Der Dschunken Doktor
Wort, daß Dr. Merker der Einbruch in das große Geheimnis gelungen war … aber jeder, den es anging, konnte es daraus lesen. ›Unschätzbare Dienste bei der Aufklärung‹ konnte man auf jede mögliche Weise interpretieren.
Merker hatte keine Ahnung von dieser Aktion. Auf Umwegen und einer spurenverwischenden Kreuz-und-quer-Fahrt von zwei Stunden erreichte er wieder die Dschunke von Dr. Mei, die nun seine Dschunke war.
An Deck das gewohnte Bild: Eine große Schar von Kranken, die sich für ein Nachtlager einrichteten. Rundherum die Sampans mit den Verwandten, die Essen und Decken brachten, ein ohrenbetäubendes Geschnatter und Geschrei. Dazwischen, aus dem Inneren des dicken, alten Schiffes, Grammophonmusik und Paukenschläge: Dr. Mei gönnte sich zum Tagesabschluß die Fünfte Sinfonie von Tschaikowski.

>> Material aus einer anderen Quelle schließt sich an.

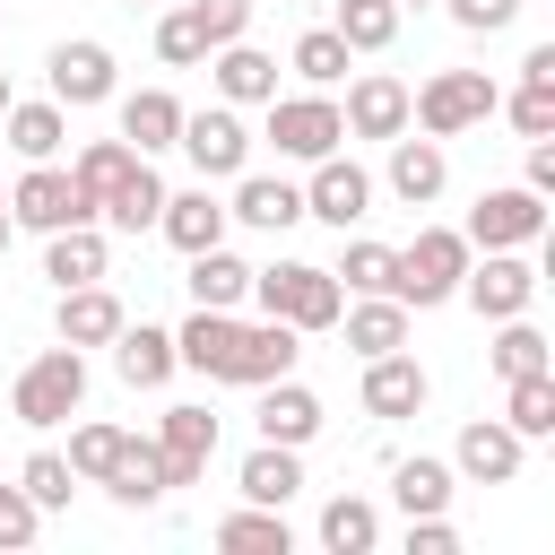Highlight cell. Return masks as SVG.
<instances>
[{
	"instance_id": "1",
	"label": "cell",
	"mask_w": 555,
	"mask_h": 555,
	"mask_svg": "<svg viewBox=\"0 0 555 555\" xmlns=\"http://www.w3.org/2000/svg\"><path fill=\"white\" fill-rule=\"evenodd\" d=\"M251 295H260V312L286 321V330H338V304H347V286H338L330 269H312V260L251 269Z\"/></svg>"
},
{
	"instance_id": "2",
	"label": "cell",
	"mask_w": 555,
	"mask_h": 555,
	"mask_svg": "<svg viewBox=\"0 0 555 555\" xmlns=\"http://www.w3.org/2000/svg\"><path fill=\"white\" fill-rule=\"evenodd\" d=\"M460 269H468V234L425 225V234L390 260V295H399L408 312H434V304H451V295H460Z\"/></svg>"
},
{
	"instance_id": "3",
	"label": "cell",
	"mask_w": 555,
	"mask_h": 555,
	"mask_svg": "<svg viewBox=\"0 0 555 555\" xmlns=\"http://www.w3.org/2000/svg\"><path fill=\"white\" fill-rule=\"evenodd\" d=\"M494 78L486 69H434L416 95H408V121L425 130V139H460V130H477V121H494Z\"/></svg>"
},
{
	"instance_id": "4",
	"label": "cell",
	"mask_w": 555,
	"mask_h": 555,
	"mask_svg": "<svg viewBox=\"0 0 555 555\" xmlns=\"http://www.w3.org/2000/svg\"><path fill=\"white\" fill-rule=\"evenodd\" d=\"M78 399H87V356L78 347H43L17 382H9V416L17 425H61V416H78Z\"/></svg>"
},
{
	"instance_id": "5",
	"label": "cell",
	"mask_w": 555,
	"mask_h": 555,
	"mask_svg": "<svg viewBox=\"0 0 555 555\" xmlns=\"http://www.w3.org/2000/svg\"><path fill=\"white\" fill-rule=\"evenodd\" d=\"M468 251H520V243H538L546 234V191H529V182H512V191H486L477 208H468Z\"/></svg>"
},
{
	"instance_id": "6",
	"label": "cell",
	"mask_w": 555,
	"mask_h": 555,
	"mask_svg": "<svg viewBox=\"0 0 555 555\" xmlns=\"http://www.w3.org/2000/svg\"><path fill=\"white\" fill-rule=\"evenodd\" d=\"M191 165H199V182H234L243 165H251V130L234 121V104H208V113H182V139H173Z\"/></svg>"
},
{
	"instance_id": "7",
	"label": "cell",
	"mask_w": 555,
	"mask_h": 555,
	"mask_svg": "<svg viewBox=\"0 0 555 555\" xmlns=\"http://www.w3.org/2000/svg\"><path fill=\"white\" fill-rule=\"evenodd\" d=\"M304 217H321V225H338V234H347V225H364V217H373V173H364L356 156H338V147H330V156H312Z\"/></svg>"
},
{
	"instance_id": "8",
	"label": "cell",
	"mask_w": 555,
	"mask_h": 555,
	"mask_svg": "<svg viewBox=\"0 0 555 555\" xmlns=\"http://www.w3.org/2000/svg\"><path fill=\"white\" fill-rule=\"evenodd\" d=\"M9 217H17V225H35V234H61V225H87L95 208H87V191H78V182H69V173L43 156V165H26V173H17Z\"/></svg>"
},
{
	"instance_id": "9",
	"label": "cell",
	"mask_w": 555,
	"mask_h": 555,
	"mask_svg": "<svg viewBox=\"0 0 555 555\" xmlns=\"http://www.w3.org/2000/svg\"><path fill=\"white\" fill-rule=\"evenodd\" d=\"M269 139H278V156L312 165V156H330L347 139V121H338L330 95H269Z\"/></svg>"
},
{
	"instance_id": "10",
	"label": "cell",
	"mask_w": 555,
	"mask_h": 555,
	"mask_svg": "<svg viewBox=\"0 0 555 555\" xmlns=\"http://www.w3.org/2000/svg\"><path fill=\"white\" fill-rule=\"evenodd\" d=\"M460 295L477 304V321H512V312H529V304H538V269H529V260H512V251H486V260H468V269H460Z\"/></svg>"
},
{
	"instance_id": "11",
	"label": "cell",
	"mask_w": 555,
	"mask_h": 555,
	"mask_svg": "<svg viewBox=\"0 0 555 555\" xmlns=\"http://www.w3.org/2000/svg\"><path fill=\"white\" fill-rule=\"evenodd\" d=\"M520 434L503 425V416H468L460 425V442H451V477H468V486H512L520 477Z\"/></svg>"
},
{
	"instance_id": "12",
	"label": "cell",
	"mask_w": 555,
	"mask_h": 555,
	"mask_svg": "<svg viewBox=\"0 0 555 555\" xmlns=\"http://www.w3.org/2000/svg\"><path fill=\"white\" fill-rule=\"evenodd\" d=\"M304 330H286V321H243L234 330V347H225V373L217 382H243V390H260V382H278V373H295V347Z\"/></svg>"
},
{
	"instance_id": "13",
	"label": "cell",
	"mask_w": 555,
	"mask_h": 555,
	"mask_svg": "<svg viewBox=\"0 0 555 555\" xmlns=\"http://www.w3.org/2000/svg\"><path fill=\"white\" fill-rule=\"evenodd\" d=\"M208 451H217V416H208V408H165V425H156L165 494H173V486H199V477H208Z\"/></svg>"
},
{
	"instance_id": "14",
	"label": "cell",
	"mask_w": 555,
	"mask_h": 555,
	"mask_svg": "<svg viewBox=\"0 0 555 555\" xmlns=\"http://www.w3.org/2000/svg\"><path fill=\"white\" fill-rule=\"evenodd\" d=\"M338 121H347V139H399V130H408V87H399L390 69H364V78L347 87Z\"/></svg>"
},
{
	"instance_id": "15",
	"label": "cell",
	"mask_w": 555,
	"mask_h": 555,
	"mask_svg": "<svg viewBox=\"0 0 555 555\" xmlns=\"http://www.w3.org/2000/svg\"><path fill=\"white\" fill-rule=\"evenodd\" d=\"M52 104H104L113 95V52L104 43H87V35H69V43H52Z\"/></svg>"
},
{
	"instance_id": "16",
	"label": "cell",
	"mask_w": 555,
	"mask_h": 555,
	"mask_svg": "<svg viewBox=\"0 0 555 555\" xmlns=\"http://www.w3.org/2000/svg\"><path fill=\"white\" fill-rule=\"evenodd\" d=\"M312 434H321V399H312L295 373L260 382V442H286V451H304Z\"/></svg>"
},
{
	"instance_id": "17",
	"label": "cell",
	"mask_w": 555,
	"mask_h": 555,
	"mask_svg": "<svg viewBox=\"0 0 555 555\" xmlns=\"http://www.w3.org/2000/svg\"><path fill=\"white\" fill-rule=\"evenodd\" d=\"M225 217H243V225H260V234H286L295 217H304V191L286 182V173H234V208Z\"/></svg>"
},
{
	"instance_id": "18",
	"label": "cell",
	"mask_w": 555,
	"mask_h": 555,
	"mask_svg": "<svg viewBox=\"0 0 555 555\" xmlns=\"http://www.w3.org/2000/svg\"><path fill=\"white\" fill-rule=\"evenodd\" d=\"M156 234H165L173 251H208V243H225V208L208 199V182H199V191H165Z\"/></svg>"
},
{
	"instance_id": "19",
	"label": "cell",
	"mask_w": 555,
	"mask_h": 555,
	"mask_svg": "<svg viewBox=\"0 0 555 555\" xmlns=\"http://www.w3.org/2000/svg\"><path fill=\"white\" fill-rule=\"evenodd\" d=\"M121 330V295L95 278V286H61V347H113Z\"/></svg>"
},
{
	"instance_id": "20",
	"label": "cell",
	"mask_w": 555,
	"mask_h": 555,
	"mask_svg": "<svg viewBox=\"0 0 555 555\" xmlns=\"http://www.w3.org/2000/svg\"><path fill=\"white\" fill-rule=\"evenodd\" d=\"M364 408L373 416H416L425 408V364L399 356V347L390 356H364Z\"/></svg>"
},
{
	"instance_id": "21",
	"label": "cell",
	"mask_w": 555,
	"mask_h": 555,
	"mask_svg": "<svg viewBox=\"0 0 555 555\" xmlns=\"http://www.w3.org/2000/svg\"><path fill=\"white\" fill-rule=\"evenodd\" d=\"M442 182H451V165H442V139H390V191L408 199V208H425V199H442Z\"/></svg>"
},
{
	"instance_id": "22",
	"label": "cell",
	"mask_w": 555,
	"mask_h": 555,
	"mask_svg": "<svg viewBox=\"0 0 555 555\" xmlns=\"http://www.w3.org/2000/svg\"><path fill=\"white\" fill-rule=\"evenodd\" d=\"M104 260H113V251H104L95 217H87V225L43 234V278H52V286H95V278H104Z\"/></svg>"
},
{
	"instance_id": "23",
	"label": "cell",
	"mask_w": 555,
	"mask_h": 555,
	"mask_svg": "<svg viewBox=\"0 0 555 555\" xmlns=\"http://www.w3.org/2000/svg\"><path fill=\"white\" fill-rule=\"evenodd\" d=\"M217 95H225V104H269V95H278V61H269L260 43H243V35L217 43Z\"/></svg>"
},
{
	"instance_id": "24",
	"label": "cell",
	"mask_w": 555,
	"mask_h": 555,
	"mask_svg": "<svg viewBox=\"0 0 555 555\" xmlns=\"http://www.w3.org/2000/svg\"><path fill=\"white\" fill-rule=\"evenodd\" d=\"M338 321H347V347H356V356H390V347H408V304H399V295L338 304Z\"/></svg>"
},
{
	"instance_id": "25",
	"label": "cell",
	"mask_w": 555,
	"mask_h": 555,
	"mask_svg": "<svg viewBox=\"0 0 555 555\" xmlns=\"http://www.w3.org/2000/svg\"><path fill=\"white\" fill-rule=\"evenodd\" d=\"M113 373H121L130 390H156V382L173 373V330H147V321L130 330V321H121V330H113Z\"/></svg>"
},
{
	"instance_id": "26",
	"label": "cell",
	"mask_w": 555,
	"mask_h": 555,
	"mask_svg": "<svg viewBox=\"0 0 555 555\" xmlns=\"http://www.w3.org/2000/svg\"><path fill=\"white\" fill-rule=\"evenodd\" d=\"M121 139H130L139 156L173 147V139H182V104H173L165 87H139V95H121Z\"/></svg>"
},
{
	"instance_id": "27",
	"label": "cell",
	"mask_w": 555,
	"mask_h": 555,
	"mask_svg": "<svg viewBox=\"0 0 555 555\" xmlns=\"http://www.w3.org/2000/svg\"><path fill=\"white\" fill-rule=\"evenodd\" d=\"M234 330H243L234 312H208V304H199V312L173 330V364H191V373H208V382H217V373H225V347H234Z\"/></svg>"
},
{
	"instance_id": "28",
	"label": "cell",
	"mask_w": 555,
	"mask_h": 555,
	"mask_svg": "<svg viewBox=\"0 0 555 555\" xmlns=\"http://www.w3.org/2000/svg\"><path fill=\"white\" fill-rule=\"evenodd\" d=\"M304 494V460L286 451V442H260L251 460H243V503H269V512H286Z\"/></svg>"
},
{
	"instance_id": "29",
	"label": "cell",
	"mask_w": 555,
	"mask_h": 555,
	"mask_svg": "<svg viewBox=\"0 0 555 555\" xmlns=\"http://www.w3.org/2000/svg\"><path fill=\"white\" fill-rule=\"evenodd\" d=\"M130 165H139V147H130V139H87V147H78V165H69V182L87 191V208H104V199L130 182Z\"/></svg>"
},
{
	"instance_id": "30",
	"label": "cell",
	"mask_w": 555,
	"mask_h": 555,
	"mask_svg": "<svg viewBox=\"0 0 555 555\" xmlns=\"http://www.w3.org/2000/svg\"><path fill=\"white\" fill-rule=\"evenodd\" d=\"M251 295V269L225 251V243H208V251H191V304H208V312H234Z\"/></svg>"
},
{
	"instance_id": "31",
	"label": "cell",
	"mask_w": 555,
	"mask_h": 555,
	"mask_svg": "<svg viewBox=\"0 0 555 555\" xmlns=\"http://www.w3.org/2000/svg\"><path fill=\"white\" fill-rule=\"evenodd\" d=\"M451 486H460V477H451V460H425V451L390 468V503H399L408 520H416V512H451Z\"/></svg>"
},
{
	"instance_id": "32",
	"label": "cell",
	"mask_w": 555,
	"mask_h": 555,
	"mask_svg": "<svg viewBox=\"0 0 555 555\" xmlns=\"http://www.w3.org/2000/svg\"><path fill=\"white\" fill-rule=\"evenodd\" d=\"M156 208H165V182H156V173H147V156H139V165H130V182H121L95 217H104L113 234H147V225H156Z\"/></svg>"
},
{
	"instance_id": "33",
	"label": "cell",
	"mask_w": 555,
	"mask_h": 555,
	"mask_svg": "<svg viewBox=\"0 0 555 555\" xmlns=\"http://www.w3.org/2000/svg\"><path fill=\"white\" fill-rule=\"evenodd\" d=\"M503 425H512L520 442H546V434H555V373H512Z\"/></svg>"
},
{
	"instance_id": "34",
	"label": "cell",
	"mask_w": 555,
	"mask_h": 555,
	"mask_svg": "<svg viewBox=\"0 0 555 555\" xmlns=\"http://www.w3.org/2000/svg\"><path fill=\"white\" fill-rule=\"evenodd\" d=\"M373 538H382V512H373L364 494H330V503H321V546H330V555H364Z\"/></svg>"
},
{
	"instance_id": "35",
	"label": "cell",
	"mask_w": 555,
	"mask_h": 555,
	"mask_svg": "<svg viewBox=\"0 0 555 555\" xmlns=\"http://www.w3.org/2000/svg\"><path fill=\"white\" fill-rule=\"evenodd\" d=\"M217 546H225V555H286L295 538H286V520H278L269 503H243V512L217 520Z\"/></svg>"
},
{
	"instance_id": "36",
	"label": "cell",
	"mask_w": 555,
	"mask_h": 555,
	"mask_svg": "<svg viewBox=\"0 0 555 555\" xmlns=\"http://www.w3.org/2000/svg\"><path fill=\"white\" fill-rule=\"evenodd\" d=\"M0 121H9V147H17L26 165H43V156H52L61 139H69L61 104H17V95H9V113H0Z\"/></svg>"
},
{
	"instance_id": "37",
	"label": "cell",
	"mask_w": 555,
	"mask_h": 555,
	"mask_svg": "<svg viewBox=\"0 0 555 555\" xmlns=\"http://www.w3.org/2000/svg\"><path fill=\"white\" fill-rule=\"evenodd\" d=\"M104 486H113V503H156V494H165V460H156V442H139V434H130Z\"/></svg>"
},
{
	"instance_id": "38",
	"label": "cell",
	"mask_w": 555,
	"mask_h": 555,
	"mask_svg": "<svg viewBox=\"0 0 555 555\" xmlns=\"http://www.w3.org/2000/svg\"><path fill=\"white\" fill-rule=\"evenodd\" d=\"M399 35V0H338V43L347 52H382Z\"/></svg>"
},
{
	"instance_id": "39",
	"label": "cell",
	"mask_w": 555,
	"mask_h": 555,
	"mask_svg": "<svg viewBox=\"0 0 555 555\" xmlns=\"http://www.w3.org/2000/svg\"><path fill=\"white\" fill-rule=\"evenodd\" d=\"M494 113H512L520 139H555V78H520L512 95H494Z\"/></svg>"
},
{
	"instance_id": "40",
	"label": "cell",
	"mask_w": 555,
	"mask_h": 555,
	"mask_svg": "<svg viewBox=\"0 0 555 555\" xmlns=\"http://www.w3.org/2000/svg\"><path fill=\"white\" fill-rule=\"evenodd\" d=\"M121 442H130V434H121V425H78V434H69V451H61V460H69V468H78V486H104V477H113V460H121Z\"/></svg>"
},
{
	"instance_id": "41",
	"label": "cell",
	"mask_w": 555,
	"mask_h": 555,
	"mask_svg": "<svg viewBox=\"0 0 555 555\" xmlns=\"http://www.w3.org/2000/svg\"><path fill=\"white\" fill-rule=\"evenodd\" d=\"M286 61H295V78L330 87V78H347V61H356V52L338 43V26H312V35H295V52H286Z\"/></svg>"
},
{
	"instance_id": "42",
	"label": "cell",
	"mask_w": 555,
	"mask_h": 555,
	"mask_svg": "<svg viewBox=\"0 0 555 555\" xmlns=\"http://www.w3.org/2000/svg\"><path fill=\"white\" fill-rule=\"evenodd\" d=\"M486 356H494V373H503V382H512V373H546V338L529 330V312H512V321L494 330V347H486Z\"/></svg>"
},
{
	"instance_id": "43",
	"label": "cell",
	"mask_w": 555,
	"mask_h": 555,
	"mask_svg": "<svg viewBox=\"0 0 555 555\" xmlns=\"http://www.w3.org/2000/svg\"><path fill=\"white\" fill-rule=\"evenodd\" d=\"M17 486L35 494V512H69V494H78V468H69L61 451H35V460L17 468Z\"/></svg>"
},
{
	"instance_id": "44",
	"label": "cell",
	"mask_w": 555,
	"mask_h": 555,
	"mask_svg": "<svg viewBox=\"0 0 555 555\" xmlns=\"http://www.w3.org/2000/svg\"><path fill=\"white\" fill-rule=\"evenodd\" d=\"M390 260H399L390 243H347V260H338L330 278H347L356 295H390Z\"/></svg>"
},
{
	"instance_id": "45",
	"label": "cell",
	"mask_w": 555,
	"mask_h": 555,
	"mask_svg": "<svg viewBox=\"0 0 555 555\" xmlns=\"http://www.w3.org/2000/svg\"><path fill=\"white\" fill-rule=\"evenodd\" d=\"M156 61H173V69H191V61H208V35H199V17H191V9H173V17H156Z\"/></svg>"
},
{
	"instance_id": "46",
	"label": "cell",
	"mask_w": 555,
	"mask_h": 555,
	"mask_svg": "<svg viewBox=\"0 0 555 555\" xmlns=\"http://www.w3.org/2000/svg\"><path fill=\"white\" fill-rule=\"evenodd\" d=\"M191 17H199V35H208V52L234 43V35H251V0H191Z\"/></svg>"
},
{
	"instance_id": "47",
	"label": "cell",
	"mask_w": 555,
	"mask_h": 555,
	"mask_svg": "<svg viewBox=\"0 0 555 555\" xmlns=\"http://www.w3.org/2000/svg\"><path fill=\"white\" fill-rule=\"evenodd\" d=\"M35 529H43L35 494L26 486H0V546H35Z\"/></svg>"
},
{
	"instance_id": "48",
	"label": "cell",
	"mask_w": 555,
	"mask_h": 555,
	"mask_svg": "<svg viewBox=\"0 0 555 555\" xmlns=\"http://www.w3.org/2000/svg\"><path fill=\"white\" fill-rule=\"evenodd\" d=\"M408 555H460V529H451L442 512H416V520H408Z\"/></svg>"
},
{
	"instance_id": "49",
	"label": "cell",
	"mask_w": 555,
	"mask_h": 555,
	"mask_svg": "<svg viewBox=\"0 0 555 555\" xmlns=\"http://www.w3.org/2000/svg\"><path fill=\"white\" fill-rule=\"evenodd\" d=\"M442 9H451L468 35H494V26H512V17H520V0H442Z\"/></svg>"
},
{
	"instance_id": "50",
	"label": "cell",
	"mask_w": 555,
	"mask_h": 555,
	"mask_svg": "<svg viewBox=\"0 0 555 555\" xmlns=\"http://www.w3.org/2000/svg\"><path fill=\"white\" fill-rule=\"evenodd\" d=\"M529 191H555V147L529 139Z\"/></svg>"
},
{
	"instance_id": "51",
	"label": "cell",
	"mask_w": 555,
	"mask_h": 555,
	"mask_svg": "<svg viewBox=\"0 0 555 555\" xmlns=\"http://www.w3.org/2000/svg\"><path fill=\"white\" fill-rule=\"evenodd\" d=\"M9 234H17V217H9V191H0V251H9Z\"/></svg>"
},
{
	"instance_id": "52",
	"label": "cell",
	"mask_w": 555,
	"mask_h": 555,
	"mask_svg": "<svg viewBox=\"0 0 555 555\" xmlns=\"http://www.w3.org/2000/svg\"><path fill=\"white\" fill-rule=\"evenodd\" d=\"M0 113H9V69H0Z\"/></svg>"
},
{
	"instance_id": "53",
	"label": "cell",
	"mask_w": 555,
	"mask_h": 555,
	"mask_svg": "<svg viewBox=\"0 0 555 555\" xmlns=\"http://www.w3.org/2000/svg\"><path fill=\"white\" fill-rule=\"evenodd\" d=\"M399 9H425V0H399Z\"/></svg>"
},
{
	"instance_id": "54",
	"label": "cell",
	"mask_w": 555,
	"mask_h": 555,
	"mask_svg": "<svg viewBox=\"0 0 555 555\" xmlns=\"http://www.w3.org/2000/svg\"><path fill=\"white\" fill-rule=\"evenodd\" d=\"M130 9H139V0H130Z\"/></svg>"
}]
</instances>
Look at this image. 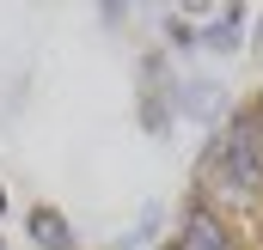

Merker kletterte an Bord, die Kranken verneigten sich tief und gaben eine Gasse zur Treppe frei. Unter Deck tobte mit voller Lautstärke ein Orchester, und die Paukeneinsätze donnerten wie Gewitter.
Dr. Mei saß schwitzend, aber glücklich hinter seinen Pauken und winkte Merker mit den Schlegeln zu, als dieser die Tür aufstieß. Erstaunlicherweise roch es nicht nach Alkohol, sondern nach frischer Farbe.
Mei rasselte einen Paukenwirbel herunter und stellte dann die Schallplatte ab.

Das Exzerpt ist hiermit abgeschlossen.